What eels eat?

Eels feed on many species of animals. Scientists who study the composition of the food content of these fish get slightly different results each time. The surprise is this, that no trace of fish roe was found in the stomachs of the eels.
Eels are usually caught on worms or small dead fish and only a few fishing techniques allow them to be effectively hunted.. The eel menu is very varied, thanks to, with a little ingenuity, they can be deliberately caught on almost any meat bait… Eels are benthic fish, so they usually look for food near the bottom. They are active mainly at night, especially in the warmer months, that is from April to October. Late fall, when the water temperature drops below 10-12 degrees, they are clearly losing their appetite and falling into a kind of winter numbness. Unlike other benthic fish, eat relatively few bloodworm larvae. Only two English scientists have occasionally found larger numbers of bloodworms and other fly larvae in the stomachs of eels (do 50 percentage of the chyme content). On the other hand, the larvae of the mayflies and casseroles constitute a very serious item on the eel menu. Sometimes these little animals constitute even from 30 do 40 percentage of their food. Overall you can say, that eels eat insect larvae most often in spring and early summer.
All studies show, that they are deliberately not looking for higher developed small crustaceans.
However, it happens anyway, that in some body of water, gusks and donkeys are the main food of adult eels. Although in rivers, mollusks are not the favorite food of eels, in lakes, snails and small clams are often a very important food source.

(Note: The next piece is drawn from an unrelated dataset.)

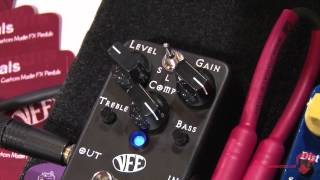 VFE White horse - What To Know & Where To Buy | Equipboard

Fairy tales about eating fish eggs?

Food competition of eels with other fish species, and in particular with salmonids, has been the subject of many articles for a very long time.
They were constantly presented in these studies (and introduces himself) eel as an extremely voracious predator, even then, when food competition with salmonids could not be proven in any way. Eels devour huge amounts of trout fry, as reported by many authors, seems unlikely. English scholars have studied 4340 Eels from sixteen rivers, and only ten of them found small trout in their stomachs.
Research by other scientists shows, that sometimes trout make up only one percent of the food eaten by eels.

The main food of the fish

Eels, on the other hand, show a particular liking for eating bullheads and rose hips. In addition, the phenomenon of cannibalism is also often observed in them. English researchers found the remains of digestive fish of the same species in three percent of the eels tested. You can also say very generally, that fish are the main food of eels over 40 centimeters. Fish remains were found in the stomachs of more than a quarter of the eels studied. According to some scientists, eels eat fish very sporadically, according to still others – hardly ever. They also eat the roe. One Danish ichthyobiologist found, for example, that spawns up 7 percentage of total food ingested by the eels, and in individual cases even half.
Eels eat their roe mainly in winter and spring, however, this food is of little importance to them. They are very few freshwater fish, hunting
on river crayfish, which in the watercourses and in these lakes, where they are abundant, they are a very important component of their food. Some meticulous scientists have also found amazing amounts of plankton in the stomachs of eels. There is no wonder, however, since anglers were already finding frogs and chicks in the stomachs of these fish.

Eels eat everything, what they can get. However, French research shows, that fish and roe are not a very important food component of eels. Eels eat the most insects in rivers, while in the lakes, mainly snails and mussels. More than tested 2 thousands of river eels (upper beam) and almost 200 lake eels (bottom beam). These numbers mean, in how many percent of the tested fish were found in the stomach at least one specimen of the catch in question.

One thought on “What eels eat?”

  1. It results from my many years of observations and experiences, that in the lakes of No 1 it's a worm. Big and oily.